Si ya es difícil de ‘argumentar la conveniencia’ de una guerra donde dos bandos militares se dedican a aniquilarse – perdón, más que aniquilarse entre sí, se dedican a aniquilar a la población civil-, resulta absolutamente imposible encontrar la más mínima razón que pudiera contextualizar el terrorismo.
La RAE define el terrorismo como ‘sucesión de actos de violencia ejecutados para infundir terror’. Y este terror no tiene otro objetivo que no sea el sometimiento del aterrorizado. En métodos y en fines es absolutamente condenable.
Desde el atentado de París, se ha escuchado en los medios de comunicación que la actitud de la policía y la justicia belga en relación a los yihadistas no era la óptima en una situación de cierta prevención como la que puede vivir Europa en estos últimos años. El hecho de que la mayoría de ‘los más buscados’ por su implicación en actos terroristas hubieran pasado o tuvieran residencia habitual en Bélgica, al parecer, hizo pensar a su gobierno que, haciendo una demostración de su potencial bélico, conseguirían atemorizar a quienes tuvieran terroríficos planes. Por desgracia, ayer se demostró que eso no era más que una ilusión. Vamos, que fueron unos auténticos ilusos quienes planificaron la presencia del ejército por las calles para amilanar a quienes están dispuestos a inmolarse por ‘su causa’.
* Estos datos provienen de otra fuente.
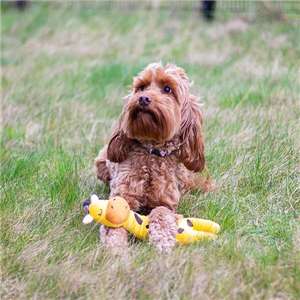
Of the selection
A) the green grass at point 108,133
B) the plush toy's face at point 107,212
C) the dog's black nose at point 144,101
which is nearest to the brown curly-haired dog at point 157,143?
the dog's black nose at point 144,101

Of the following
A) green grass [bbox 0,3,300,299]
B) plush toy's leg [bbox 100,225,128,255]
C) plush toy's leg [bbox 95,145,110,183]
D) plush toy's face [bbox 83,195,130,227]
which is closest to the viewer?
green grass [bbox 0,3,300,299]

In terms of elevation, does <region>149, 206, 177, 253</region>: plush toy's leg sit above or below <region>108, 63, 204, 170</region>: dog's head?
below

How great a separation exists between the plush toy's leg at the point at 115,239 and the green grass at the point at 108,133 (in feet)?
0.19

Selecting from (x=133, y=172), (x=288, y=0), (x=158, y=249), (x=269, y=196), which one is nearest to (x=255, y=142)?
(x=269, y=196)

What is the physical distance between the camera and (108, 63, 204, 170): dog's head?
4383mm

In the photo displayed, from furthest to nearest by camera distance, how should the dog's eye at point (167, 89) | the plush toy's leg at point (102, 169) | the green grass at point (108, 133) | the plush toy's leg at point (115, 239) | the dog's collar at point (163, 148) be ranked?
the plush toy's leg at point (102, 169) < the dog's collar at point (163, 148) < the dog's eye at point (167, 89) < the plush toy's leg at point (115, 239) < the green grass at point (108, 133)

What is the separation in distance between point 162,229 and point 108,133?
2.17 meters

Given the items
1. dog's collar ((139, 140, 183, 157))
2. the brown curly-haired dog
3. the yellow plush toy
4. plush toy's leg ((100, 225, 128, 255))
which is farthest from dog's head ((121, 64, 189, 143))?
plush toy's leg ((100, 225, 128, 255))

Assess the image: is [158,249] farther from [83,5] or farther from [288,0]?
[83,5]

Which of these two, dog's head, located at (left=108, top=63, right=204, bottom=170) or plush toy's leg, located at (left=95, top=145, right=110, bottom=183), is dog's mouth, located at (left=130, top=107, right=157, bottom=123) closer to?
dog's head, located at (left=108, top=63, right=204, bottom=170)

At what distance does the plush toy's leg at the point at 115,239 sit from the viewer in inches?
161

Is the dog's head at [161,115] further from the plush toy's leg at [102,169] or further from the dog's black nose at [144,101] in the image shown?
the plush toy's leg at [102,169]

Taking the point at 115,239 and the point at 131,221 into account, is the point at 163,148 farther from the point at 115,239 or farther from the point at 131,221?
the point at 115,239

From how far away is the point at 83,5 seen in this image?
39.7 ft
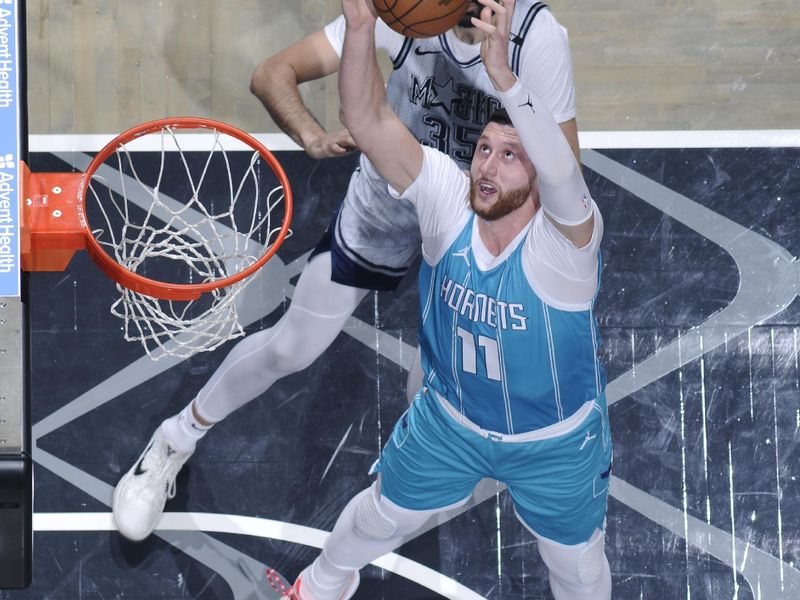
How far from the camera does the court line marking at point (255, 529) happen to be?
477 cm

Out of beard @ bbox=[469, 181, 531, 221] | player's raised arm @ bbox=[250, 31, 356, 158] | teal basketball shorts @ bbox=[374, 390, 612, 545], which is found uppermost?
player's raised arm @ bbox=[250, 31, 356, 158]

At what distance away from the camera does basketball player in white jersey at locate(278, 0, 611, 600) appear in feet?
11.8

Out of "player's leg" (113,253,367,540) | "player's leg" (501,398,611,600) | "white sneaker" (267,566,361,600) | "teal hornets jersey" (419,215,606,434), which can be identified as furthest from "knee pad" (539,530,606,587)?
"player's leg" (113,253,367,540)

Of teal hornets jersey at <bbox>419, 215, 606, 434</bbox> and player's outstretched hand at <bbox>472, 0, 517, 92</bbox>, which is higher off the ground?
player's outstretched hand at <bbox>472, 0, 517, 92</bbox>

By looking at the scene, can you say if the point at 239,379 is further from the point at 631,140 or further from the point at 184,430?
the point at 631,140

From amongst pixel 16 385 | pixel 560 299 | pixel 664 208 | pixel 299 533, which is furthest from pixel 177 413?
pixel 664 208

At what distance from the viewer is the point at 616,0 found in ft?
16.5

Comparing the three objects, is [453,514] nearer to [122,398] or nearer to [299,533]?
Result: [299,533]

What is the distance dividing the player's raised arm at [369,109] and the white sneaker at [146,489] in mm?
1597

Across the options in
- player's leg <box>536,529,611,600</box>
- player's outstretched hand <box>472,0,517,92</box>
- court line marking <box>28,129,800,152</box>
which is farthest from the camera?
court line marking <box>28,129,800,152</box>

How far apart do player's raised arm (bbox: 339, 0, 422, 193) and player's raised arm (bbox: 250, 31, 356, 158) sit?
0.35m

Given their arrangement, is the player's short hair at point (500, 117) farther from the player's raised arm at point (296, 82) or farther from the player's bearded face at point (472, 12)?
the player's raised arm at point (296, 82)

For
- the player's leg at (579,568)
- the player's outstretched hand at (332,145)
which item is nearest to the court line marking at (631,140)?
the player's outstretched hand at (332,145)

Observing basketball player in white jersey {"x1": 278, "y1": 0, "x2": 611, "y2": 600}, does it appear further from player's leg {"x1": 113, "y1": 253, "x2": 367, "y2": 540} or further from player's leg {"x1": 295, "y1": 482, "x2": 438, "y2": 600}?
player's leg {"x1": 113, "y1": 253, "x2": 367, "y2": 540}
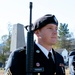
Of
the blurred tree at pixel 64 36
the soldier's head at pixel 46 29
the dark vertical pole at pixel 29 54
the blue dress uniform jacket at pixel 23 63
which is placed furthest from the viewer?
the blurred tree at pixel 64 36

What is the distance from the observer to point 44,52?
395 cm

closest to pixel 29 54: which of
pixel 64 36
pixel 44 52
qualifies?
pixel 44 52

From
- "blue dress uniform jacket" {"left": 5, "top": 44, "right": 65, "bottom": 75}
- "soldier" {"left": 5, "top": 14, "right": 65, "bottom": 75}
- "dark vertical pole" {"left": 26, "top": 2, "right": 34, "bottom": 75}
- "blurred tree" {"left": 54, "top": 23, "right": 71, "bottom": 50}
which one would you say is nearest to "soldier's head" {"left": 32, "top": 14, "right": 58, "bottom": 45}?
"soldier" {"left": 5, "top": 14, "right": 65, "bottom": 75}

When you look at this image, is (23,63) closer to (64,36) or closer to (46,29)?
(46,29)

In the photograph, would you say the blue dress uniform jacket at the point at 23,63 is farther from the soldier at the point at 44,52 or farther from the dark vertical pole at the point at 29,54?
the dark vertical pole at the point at 29,54

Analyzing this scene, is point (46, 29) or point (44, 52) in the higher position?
point (46, 29)

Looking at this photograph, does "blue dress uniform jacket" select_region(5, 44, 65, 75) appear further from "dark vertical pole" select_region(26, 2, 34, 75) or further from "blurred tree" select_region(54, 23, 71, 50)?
"blurred tree" select_region(54, 23, 71, 50)

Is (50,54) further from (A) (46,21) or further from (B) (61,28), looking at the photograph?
(B) (61,28)

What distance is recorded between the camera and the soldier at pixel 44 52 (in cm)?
370

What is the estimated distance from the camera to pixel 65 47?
88.4 meters

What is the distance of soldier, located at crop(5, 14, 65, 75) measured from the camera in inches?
146

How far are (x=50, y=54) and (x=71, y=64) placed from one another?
249 cm

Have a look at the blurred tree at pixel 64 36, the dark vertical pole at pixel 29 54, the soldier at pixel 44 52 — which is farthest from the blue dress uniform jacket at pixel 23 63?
the blurred tree at pixel 64 36

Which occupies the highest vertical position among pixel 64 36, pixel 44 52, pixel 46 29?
pixel 46 29
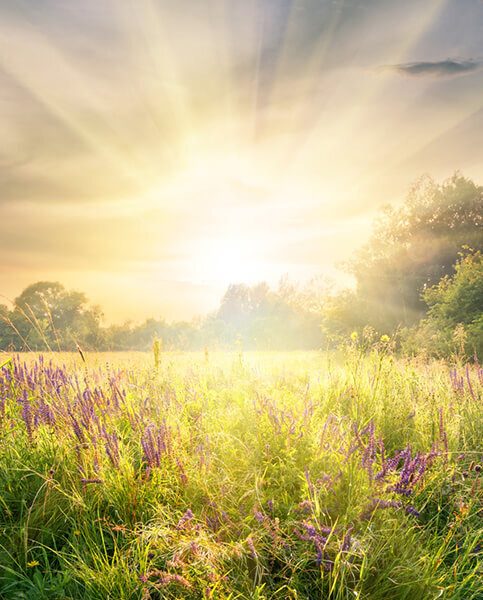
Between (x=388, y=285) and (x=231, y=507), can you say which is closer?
(x=231, y=507)

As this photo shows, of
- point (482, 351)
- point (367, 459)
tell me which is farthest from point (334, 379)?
point (482, 351)

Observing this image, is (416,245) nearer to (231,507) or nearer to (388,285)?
(388,285)

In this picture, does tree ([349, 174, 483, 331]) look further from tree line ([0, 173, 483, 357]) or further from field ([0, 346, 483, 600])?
field ([0, 346, 483, 600])

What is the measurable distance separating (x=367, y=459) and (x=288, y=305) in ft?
97.3

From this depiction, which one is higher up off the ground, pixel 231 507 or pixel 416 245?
pixel 416 245

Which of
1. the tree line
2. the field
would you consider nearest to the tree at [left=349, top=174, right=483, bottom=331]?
the tree line

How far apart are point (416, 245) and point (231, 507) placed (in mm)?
27079

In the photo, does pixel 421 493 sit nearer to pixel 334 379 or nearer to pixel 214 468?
pixel 214 468

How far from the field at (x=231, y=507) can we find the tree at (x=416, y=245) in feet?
74.6

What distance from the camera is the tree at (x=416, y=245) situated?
25609 mm

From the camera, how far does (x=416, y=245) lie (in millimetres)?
26891

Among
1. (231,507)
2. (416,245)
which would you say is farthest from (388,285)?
(231,507)

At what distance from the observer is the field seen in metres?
1.93

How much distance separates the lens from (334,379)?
491 cm
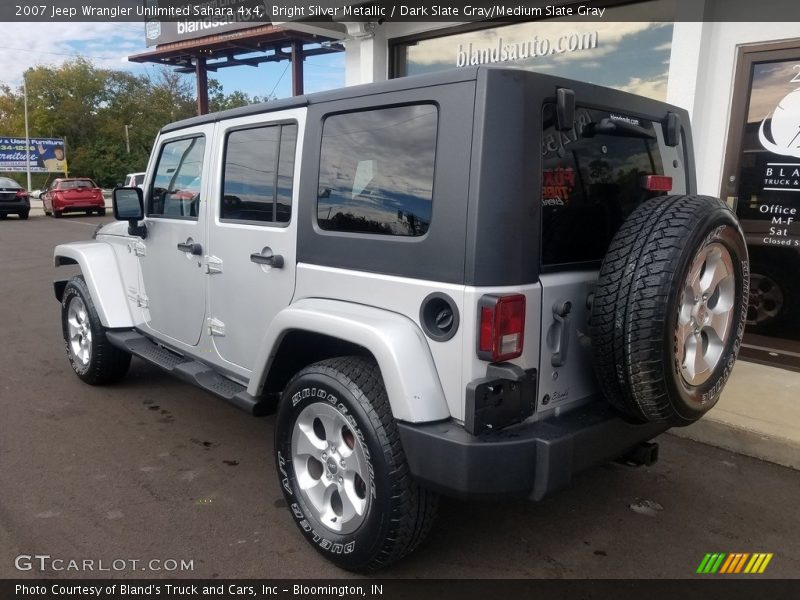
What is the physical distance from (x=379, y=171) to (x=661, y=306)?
1.20 m

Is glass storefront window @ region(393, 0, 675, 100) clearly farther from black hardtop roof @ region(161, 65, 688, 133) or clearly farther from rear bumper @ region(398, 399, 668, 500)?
rear bumper @ region(398, 399, 668, 500)

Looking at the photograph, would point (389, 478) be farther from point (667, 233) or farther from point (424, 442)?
point (667, 233)

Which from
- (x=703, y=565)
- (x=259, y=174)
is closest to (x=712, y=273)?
(x=703, y=565)

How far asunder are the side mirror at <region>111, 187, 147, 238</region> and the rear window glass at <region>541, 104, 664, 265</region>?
2.92 metres

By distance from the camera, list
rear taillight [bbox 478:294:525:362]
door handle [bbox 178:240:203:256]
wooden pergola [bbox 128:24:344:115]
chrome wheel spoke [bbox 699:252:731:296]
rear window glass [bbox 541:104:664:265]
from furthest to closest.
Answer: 1. wooden pergola [bbox 128:24:344:115]
2. door handle [bbox 178:240:203:256]
3. chrome wheel spoke [bbox 699:252:731:296]
4. rear window glass [bbox 541:104:664:265]
5. rear taillight [bbox 478:294:525:362]

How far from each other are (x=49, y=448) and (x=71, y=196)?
22.6 m

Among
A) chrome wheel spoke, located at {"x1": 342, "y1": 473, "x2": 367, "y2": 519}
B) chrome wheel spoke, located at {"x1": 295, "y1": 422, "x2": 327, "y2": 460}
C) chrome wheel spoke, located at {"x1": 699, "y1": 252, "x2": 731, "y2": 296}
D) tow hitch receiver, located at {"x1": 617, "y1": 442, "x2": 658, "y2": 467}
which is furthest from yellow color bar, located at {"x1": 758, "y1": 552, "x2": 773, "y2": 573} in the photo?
chrome wheel spoke, located at {"x1": 295, "y1": 422, "x2": 327, "y2": 460}

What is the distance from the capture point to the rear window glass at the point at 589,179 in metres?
2.49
La sangría de jóvenes europeos que se incorporan a las filas de ISIS y grupos similares, debería animar no tanto a incrementar controles, a militarizar la vida civil, a iniciar guerras santas contra no se sabe bien quién, como a pensar en qué Europa hemos construido y cuál queremos que sea. No se trata de autoinculparse, sino de fortalecer todos aquellos valores a los que Europa siempre ha aspirado. La democracia, la libertad, la justicia, la igualdad, la solidaridad no pueden sucumbir a las amenazas externas, ni internas -Hitler fue europeo, pero hasta hace bien poco, nos avergonzábamos de él y condenábamos lo que hizo- y así terminar con lo que queremos que sea Europa. Cerrar las fronteras a los refugiados, esto es, cargarse de un plumazo todos los acuerdos internacionales de solidaridad, es una demostración de esta renuncia que, por desgracia, jamás nos librará del fanatismo externo e interno, pero que ya nos convierte en menos Europa de lo que éramos ayer.